Exercise input:
* * * * * * *
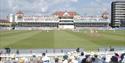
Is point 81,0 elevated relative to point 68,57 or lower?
elevated

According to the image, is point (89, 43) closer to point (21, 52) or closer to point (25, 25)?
point (25, 25)

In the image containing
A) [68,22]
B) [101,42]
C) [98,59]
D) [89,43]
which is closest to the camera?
[98,59]

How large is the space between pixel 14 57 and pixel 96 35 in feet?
17.7

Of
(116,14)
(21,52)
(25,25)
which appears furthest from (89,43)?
(21,52)

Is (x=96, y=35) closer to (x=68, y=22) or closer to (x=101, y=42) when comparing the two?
(x=101, y=42)

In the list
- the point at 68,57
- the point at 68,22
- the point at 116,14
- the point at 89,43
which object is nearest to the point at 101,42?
the point at 89,43

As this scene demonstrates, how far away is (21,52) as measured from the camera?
11320 mm

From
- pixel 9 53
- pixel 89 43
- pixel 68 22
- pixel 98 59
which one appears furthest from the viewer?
pixel 68 22

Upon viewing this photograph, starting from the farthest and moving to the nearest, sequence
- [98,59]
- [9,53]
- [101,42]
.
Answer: [101,42], [9,53], [98,59]

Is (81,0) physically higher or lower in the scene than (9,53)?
higher

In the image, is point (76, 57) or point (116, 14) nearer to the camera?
point (76, 57)

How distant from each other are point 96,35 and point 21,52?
4.67 m

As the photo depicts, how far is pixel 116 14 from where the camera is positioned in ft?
50.9

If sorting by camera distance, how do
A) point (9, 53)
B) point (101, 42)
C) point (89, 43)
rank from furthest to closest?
point (89, 43) → point (101, 42) → point (9, 53)
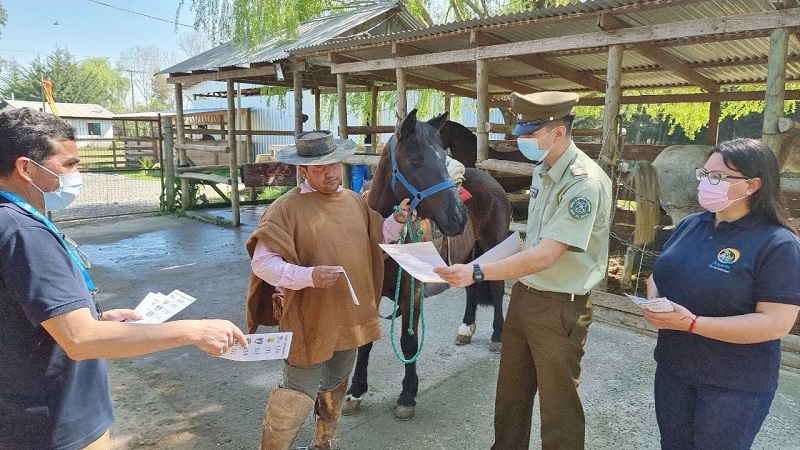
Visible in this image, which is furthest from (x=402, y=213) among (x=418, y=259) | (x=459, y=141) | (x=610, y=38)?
(x=610, y=38)

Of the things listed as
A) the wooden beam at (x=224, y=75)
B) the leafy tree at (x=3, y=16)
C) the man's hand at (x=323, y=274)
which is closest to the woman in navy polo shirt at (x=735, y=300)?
the man's hand at (x=323, y=274)

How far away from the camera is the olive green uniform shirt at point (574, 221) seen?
6.40 ft

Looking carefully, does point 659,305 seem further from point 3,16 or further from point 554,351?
point 3,16

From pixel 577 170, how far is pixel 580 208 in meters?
0.18

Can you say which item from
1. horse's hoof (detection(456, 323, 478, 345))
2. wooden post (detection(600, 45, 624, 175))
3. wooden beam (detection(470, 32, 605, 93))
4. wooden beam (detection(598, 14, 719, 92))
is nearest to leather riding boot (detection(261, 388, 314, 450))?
horse's hoof (detection(456, 323, 478, 345))

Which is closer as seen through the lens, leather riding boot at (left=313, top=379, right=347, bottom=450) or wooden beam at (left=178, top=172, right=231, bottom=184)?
leather riding boot at (left=313, top=379, right=347, bottom=450)

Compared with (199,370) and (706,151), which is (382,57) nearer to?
(706,151)

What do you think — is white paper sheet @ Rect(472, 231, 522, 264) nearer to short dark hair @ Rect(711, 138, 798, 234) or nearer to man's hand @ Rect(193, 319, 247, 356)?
short dark hair @ Rect(711, 138, 798, 234)

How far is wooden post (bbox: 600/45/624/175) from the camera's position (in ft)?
16.0

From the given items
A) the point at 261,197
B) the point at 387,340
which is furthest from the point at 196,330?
the point at 261,197

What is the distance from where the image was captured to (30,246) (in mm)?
1283

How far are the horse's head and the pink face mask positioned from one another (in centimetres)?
122

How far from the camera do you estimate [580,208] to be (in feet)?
6.43

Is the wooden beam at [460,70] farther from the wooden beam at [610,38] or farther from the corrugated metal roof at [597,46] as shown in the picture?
the wooden beam at [610,38]
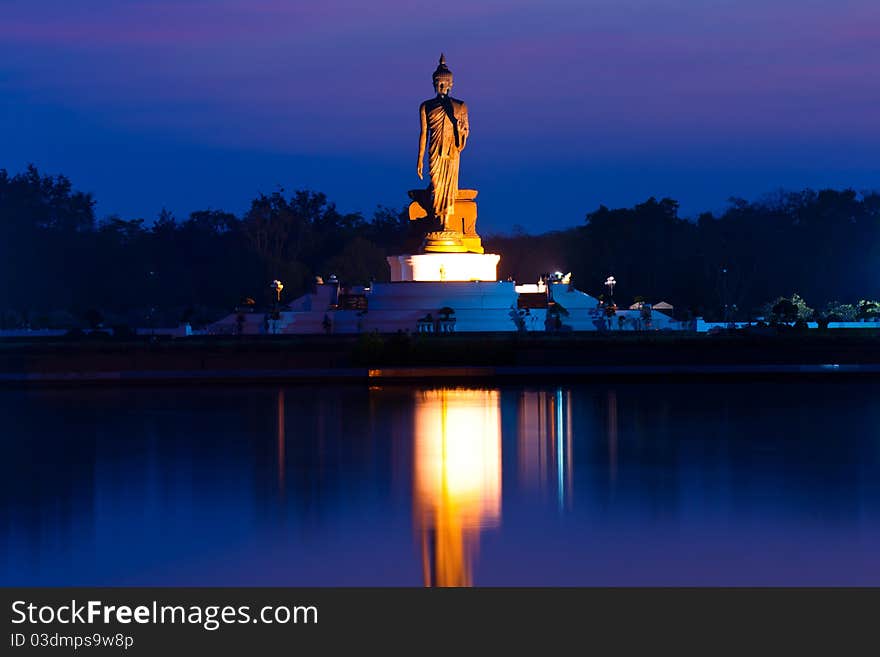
* * * * * * *
Copy out every line of the records above that contains the string "bottom", leaving out all other lines.

Which is closer as seen through the lens, leather riding boot at (left=313, top=379, right=347, bottom=450) or wooden beam at (left=178, top=172, right=231, bottom=184)?
leather riding boot at (left=313, top=379, right=347, bottom=450)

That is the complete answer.